Fırat Bölgesi aşiretlerinden işgale karşı çağrı

Fırat Bölgesi’ndeki Arap aşiretlerin önde gelenleri, Türk devletinin işgal tehdidine karşı bir araya geldi ve çağrılar yaptı.

Fırat Bölgesi’ndeki aşiretlerin önde gelenleri, “Terörü Bitirelim, Türkiye’nin Suriye’deki İşgaline Son Verelim” sloganıyla bugün, Reqa’da Fırat stadında bulunan El Tac Salonunda bir toplantı düzenledi. 

Toplantının ardından Fırat bölgesi aşiretleri kanaat önderleri adına bir açıklama yapıldı. 

'TÜRKİYE TERÖRİSTLERE DESTEK VERDİ'

Derazor’un El Begara aşireti önde gelenlerinden Xelef Esed tarafından okunan açıklamada şunlar kaydedildi:

“Bölge halkları artık Türkiye’nin mevcut sisteminin tüm bölge halkları için tehlike arz ettiğinin farkına varmıştır. Çünkü Türkiye, terörist gruplara en çok destek veren güç olmuştur. Türkiye, sınırlarını bölgeye geçmek isteyen teröristlere açmış ve bu gruplara çok büyük desteklerde bulunmuştur. Daha sonra Suriye’ye ciddi yönelimlerde bulunmuş ve Cerablus, İdlib, Bab, Ezaz ve son olarak Efrîn’i işgal etmiştir. Efrîn halkı işgal saldırılarına karşı 58 gün boyunca direnmiş ve YPG/YPJ güçleri kahramanlık destanları yazmıştır.

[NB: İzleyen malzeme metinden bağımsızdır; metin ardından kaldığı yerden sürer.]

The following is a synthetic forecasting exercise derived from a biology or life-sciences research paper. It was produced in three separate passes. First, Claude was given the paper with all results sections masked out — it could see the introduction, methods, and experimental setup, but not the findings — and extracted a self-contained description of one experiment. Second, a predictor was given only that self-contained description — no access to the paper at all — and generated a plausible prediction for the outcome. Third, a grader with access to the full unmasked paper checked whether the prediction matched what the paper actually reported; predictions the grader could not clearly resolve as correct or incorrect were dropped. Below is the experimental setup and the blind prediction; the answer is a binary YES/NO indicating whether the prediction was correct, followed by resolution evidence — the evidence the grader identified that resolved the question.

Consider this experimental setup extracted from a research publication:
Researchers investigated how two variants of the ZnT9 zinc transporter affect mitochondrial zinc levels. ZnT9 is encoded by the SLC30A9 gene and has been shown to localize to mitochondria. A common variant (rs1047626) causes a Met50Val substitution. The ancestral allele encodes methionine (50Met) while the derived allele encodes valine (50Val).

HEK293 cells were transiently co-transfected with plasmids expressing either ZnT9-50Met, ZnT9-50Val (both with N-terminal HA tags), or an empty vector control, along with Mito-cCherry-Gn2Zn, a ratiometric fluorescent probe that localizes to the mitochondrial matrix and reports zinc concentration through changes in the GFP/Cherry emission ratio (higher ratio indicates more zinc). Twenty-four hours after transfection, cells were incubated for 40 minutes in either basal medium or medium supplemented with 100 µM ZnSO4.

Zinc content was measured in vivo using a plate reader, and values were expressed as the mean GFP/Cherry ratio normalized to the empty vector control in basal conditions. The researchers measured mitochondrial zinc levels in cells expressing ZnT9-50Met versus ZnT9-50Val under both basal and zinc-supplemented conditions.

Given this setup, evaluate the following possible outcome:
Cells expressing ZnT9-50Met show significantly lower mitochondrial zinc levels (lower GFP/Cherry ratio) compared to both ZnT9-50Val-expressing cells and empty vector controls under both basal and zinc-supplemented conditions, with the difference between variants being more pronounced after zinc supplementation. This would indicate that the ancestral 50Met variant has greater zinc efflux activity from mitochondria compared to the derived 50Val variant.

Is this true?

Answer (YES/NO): NO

Türkiye’nin Suriye’ye yönelimleri, Suriye halklarının özgür ve demokratik yarınlara olan umudunu tüketmiş ve Suriye’yi karanlığa sürüklemiştir. Suriye’yi parçalamak isteyen Türkiye, radikal terör grupları eliyle de bölgede sistemini kurmayı hedeflemiştir.

'TÜM DÜNYA İÇİN TEHLİKE!'

Fırat bölgesindeki aşiret ve kabile şeyhleri olarak Türkiye’nin Suriye’ye yönelik barbarca saldırılarını kınıyoruz. Türkiye’nin Suriye’de yayılması ve terör gruplarına olan desteği, tüm dünya için yeni tehlikeler yaratacaktır. Tüm insanlık için tehlike oluşturan bu durum, Türkiye’nin diğer yüzü olan DAİŞ’in yeniden örgütlenme ihtimalini de taşımaktadır.

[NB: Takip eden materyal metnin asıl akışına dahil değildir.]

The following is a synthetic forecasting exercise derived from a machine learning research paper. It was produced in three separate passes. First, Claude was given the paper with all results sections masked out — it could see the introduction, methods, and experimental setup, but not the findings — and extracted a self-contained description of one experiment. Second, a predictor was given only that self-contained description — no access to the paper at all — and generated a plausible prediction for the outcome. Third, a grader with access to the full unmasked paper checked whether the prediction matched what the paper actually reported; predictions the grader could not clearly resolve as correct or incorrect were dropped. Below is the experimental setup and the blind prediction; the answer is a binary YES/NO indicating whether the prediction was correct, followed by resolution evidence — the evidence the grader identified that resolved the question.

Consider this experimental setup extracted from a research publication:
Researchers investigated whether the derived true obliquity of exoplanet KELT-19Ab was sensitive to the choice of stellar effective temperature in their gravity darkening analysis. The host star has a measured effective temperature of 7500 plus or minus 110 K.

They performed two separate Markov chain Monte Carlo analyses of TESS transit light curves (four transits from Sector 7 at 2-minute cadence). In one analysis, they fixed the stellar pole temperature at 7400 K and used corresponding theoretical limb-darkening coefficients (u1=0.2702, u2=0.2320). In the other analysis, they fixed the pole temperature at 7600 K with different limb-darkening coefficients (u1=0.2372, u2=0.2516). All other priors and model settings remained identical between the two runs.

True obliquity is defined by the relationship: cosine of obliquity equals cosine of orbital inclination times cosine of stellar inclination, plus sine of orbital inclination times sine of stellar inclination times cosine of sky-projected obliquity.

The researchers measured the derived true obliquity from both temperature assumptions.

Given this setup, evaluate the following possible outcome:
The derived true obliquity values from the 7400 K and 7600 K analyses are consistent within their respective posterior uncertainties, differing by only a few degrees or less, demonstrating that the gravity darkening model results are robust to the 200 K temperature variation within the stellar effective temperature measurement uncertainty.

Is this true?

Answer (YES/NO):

'ULUSLARARASI KAMUOYU HAREKETE GEÇMELİ'

Tüm dünya kamuoyu, Türkiye’nin Kuzey ve Doğu Suriye’yi işgal etmesi halinde radikal terör gruplarının dünya güvenliğini yeniden tehdit edeceğini ve DAİŞ’li teröristlerin Avrupa’ya yayılacağının farkında olmalıdır. Bu yüzden uluslararası kamuoyu bölgede yaşanılanları izlemekle yetinmemeli, Türk devletinin tehditlerine karşı hemen harekete geçmeli ve Türkiye’nin işgal ettiği alanlardan çıkması için üzerlerine düşen sorumluluğu yerine getirmelidir.

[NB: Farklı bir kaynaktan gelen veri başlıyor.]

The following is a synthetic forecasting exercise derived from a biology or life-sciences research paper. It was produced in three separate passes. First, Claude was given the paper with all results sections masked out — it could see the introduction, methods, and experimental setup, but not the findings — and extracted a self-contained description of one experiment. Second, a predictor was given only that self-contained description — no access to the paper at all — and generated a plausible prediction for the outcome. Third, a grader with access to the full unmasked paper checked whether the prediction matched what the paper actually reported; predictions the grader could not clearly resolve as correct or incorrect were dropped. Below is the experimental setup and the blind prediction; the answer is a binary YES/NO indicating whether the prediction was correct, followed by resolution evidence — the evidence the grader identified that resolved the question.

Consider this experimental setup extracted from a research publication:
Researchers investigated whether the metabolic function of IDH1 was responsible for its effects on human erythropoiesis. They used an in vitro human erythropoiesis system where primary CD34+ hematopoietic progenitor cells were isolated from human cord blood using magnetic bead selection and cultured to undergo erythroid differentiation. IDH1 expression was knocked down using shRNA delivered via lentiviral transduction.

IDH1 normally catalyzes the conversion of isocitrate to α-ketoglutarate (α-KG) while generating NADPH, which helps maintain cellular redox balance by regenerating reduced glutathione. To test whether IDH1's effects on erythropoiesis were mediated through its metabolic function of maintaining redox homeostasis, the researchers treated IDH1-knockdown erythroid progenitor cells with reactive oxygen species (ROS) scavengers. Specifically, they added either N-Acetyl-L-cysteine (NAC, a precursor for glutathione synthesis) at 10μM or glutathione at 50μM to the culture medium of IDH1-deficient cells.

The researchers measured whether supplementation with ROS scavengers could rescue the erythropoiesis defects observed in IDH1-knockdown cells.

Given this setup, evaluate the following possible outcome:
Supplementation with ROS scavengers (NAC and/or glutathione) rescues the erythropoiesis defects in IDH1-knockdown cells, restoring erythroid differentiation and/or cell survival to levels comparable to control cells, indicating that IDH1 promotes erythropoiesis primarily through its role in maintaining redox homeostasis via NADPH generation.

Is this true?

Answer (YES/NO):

Bölgenin çocukları, tüm dünyanın yerine DAİŞ ile mücadele etti ve bölgeyi onlardan temizledi. Bu gençler, tüm dünya halklarını koruyabilmek için şehit oldu ve bu nedenle de hepsi insanlık şehitleridir.

Artık halkların birliklerini oluşturarak karışıklık çıkarmak isteyen ve terörü menfaatleri doğrultusunda kullanan diktatör sistemlere karşı mücadele etme vakti gelmiştir.

AŞİRETLERE: TÜRKİYE'YE DESTEK OLMAYIN

Yine, Türkiye ve Halep’in kuzey kırsalındaki Suriye aşiretlerinin değerli mensuplarına Türkiye’ye destek vermeme çağrısı yapıyoruz. Kardeşlerimize, önü alınamayan ve bölgenin tamamını kasıp kavuracak bu yangının bir an önce söndürülmesi için bizlerle ortaklaşması çağrısı yapıyoruz. Artık geri dönüp, topraklarımızı hep birlikte savunmalıyız. Uzun yıllar boyunca yaşadığımız ölüm, göç ve kentlerimizin yıkılmasına sebep olan olaylara artık son vermeliyiz. Gelin hep birlikte mutlu ve acı günleri birlikte yaşayalım, topraklarımıza huzur ve güvenliği tekrardan getirelim.

'BÖLGELERİMİZİ ÖZGÜRLEŞTİRELİM'

Son olarak Suriyeli tüm yurtseverlere, Osmanlı’yı yeniden kurma girişimlerine karşı birlikte mücadele etme ve Efrîn başta olmak üzere işgal altındaki tüm bölgelerimizi özgürleştirme çağrısı yapıyoruz. Uluslararası toplum, bölgeye yönelik tehditlere karşı sorumluluklarını yerine getirmeli ve ciddi tavır sergilemelidir. Erdoğan’ın Kuzey ve Doğu Suriye’ye saldırması halinde bölgede savaş süreci yaşanacak ve hiçbir devlet bu savaşın sonuçlarından kaçamayacaktır. Bu savaştan yararlanabilecek tek taraf terörist gruplardır.”